Every major breakthrough in modern medicine has only been rendered valid and applicable when tested and experienced by human patients. Whether it’s advancements in gene therapy, oncology, heart disease, diabetes, or any other disease states, these progressions are only as valid as their positive effects in human application. Clinical trials have become the principal venues through which these medicinal breakthroughs are made and have become a pillar of medication development in every area of specialization.

Data from Massachusetts Institute of Technology (MIT) indicates that 14 percent of all drugs in clinical trials eventually win approval from the FDA — a much higher percentage than previously thought.
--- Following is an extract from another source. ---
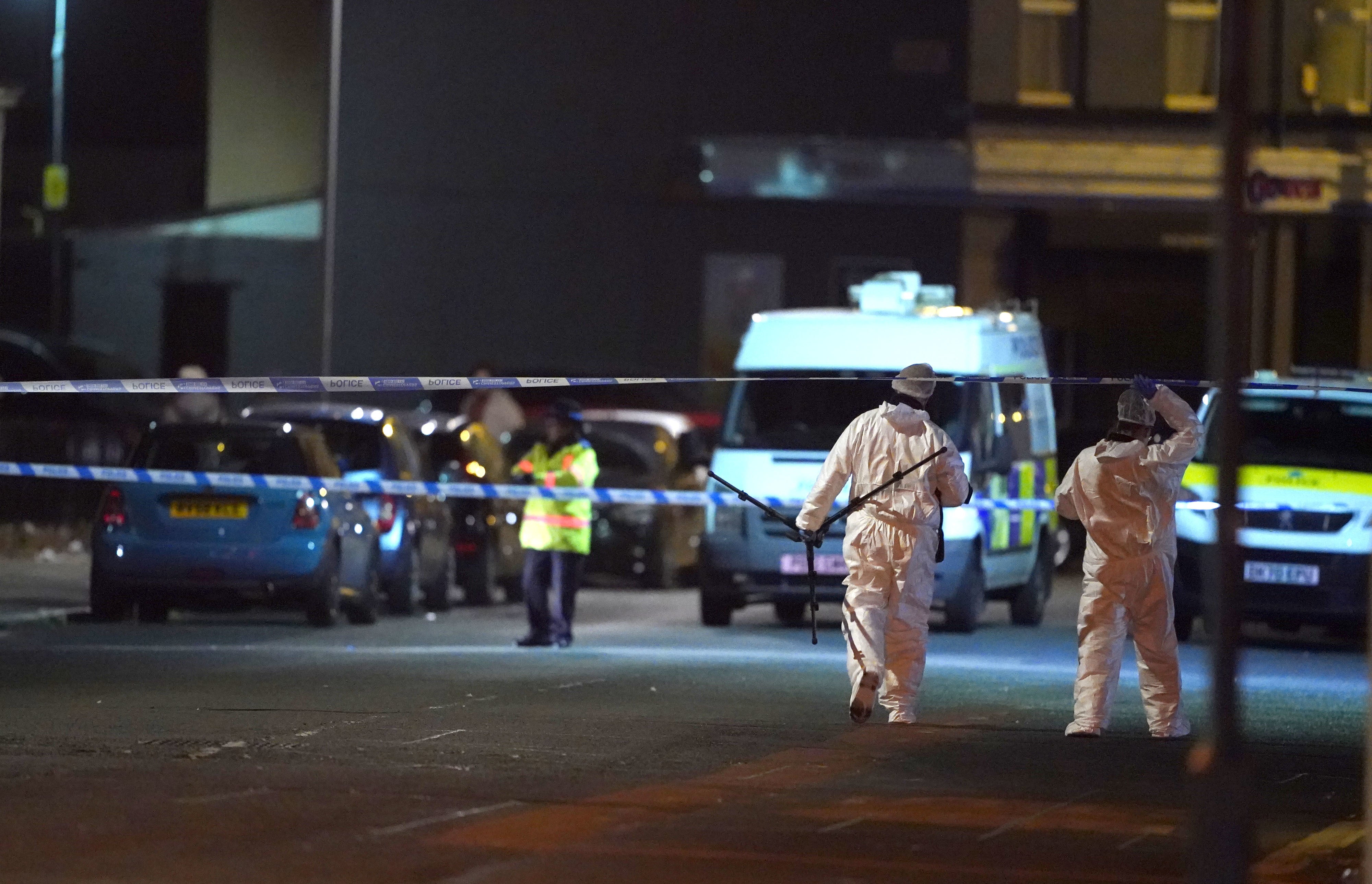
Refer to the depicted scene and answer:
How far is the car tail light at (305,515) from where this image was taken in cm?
1758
Let’s examine some of the reasons why clinical trials are so important and their impact on the development of lifesaving medications for all types of diseases.

They Put Patient Safety First

While patient safety was initially a challenge in the clinical trial paradigm, multiple regulatory and clinical safeguards have since been enacted to ensure the utmost precautions. The Food and Drug Administration also acts a watch dog for approval, trial progress and any unforeseen difficulties that may emerge throughout the process. Rules for clinical trials are initially established by Institutional Review Boards (IRB), and government organizations like the FDA, the United States Department of Health and Human Services, and Data and Safety Monitoring Boards (DSMB). These panels are made up of experts who are acutely familiar with the disease state for which the medication is being developed and can provide informed, safe and expert guidance.

They Offer A Controlled Environment for Adverse Reactions

The reality of clinical trials is that they’re just that, trials. Many patients will experience moderate to more severe adverse reactions to the medications they’re taking in conjunction with the study. Clinical trials provide a safety-net framework that allows these issues to be addressed immediately to mitigate the prospect of patient risk. On a macro note, in identifying these adverse reactions, study practitioners are able to determine possible risks for use of the drug in a broad range of patient categories to help provide comprehensive and true reporting and guide patients in their decision making.

Additional Benefits of Clinical Trials in the Advancement

Facilitating Access to Clinical Trials for Eligible Patients

One of the disadvantages of the clinical trial paradigm is that it, in the past, it has been difficult for patients to access these trials. There is often a disconnect between patients and study organizers which leads to lower rates of enrollment. These delays can be especially destabilizing in the oncology landscape with such time-sensitive cases.

GoMo Health, The National Foundation for Cancer Research (NFCR), and AIM-HI are partnering to streamline access to clinical trials in patients’ specific locales and all over the world in an effort to reduce the anxiety, stress, and confusion that discourages them from seeking potentially viable clinical trials. Patients will be individually nurtured through each step of the study with messages and support to help manage expectations regarding what to expect, what’s required of them, recommendations for success, and tools for empowerment to self-manage physical and psychological impact and improve outlook. It’s all a part of our guiding principles, which define our mission of providing a system of direct-delivered resources to patients in their moment of need.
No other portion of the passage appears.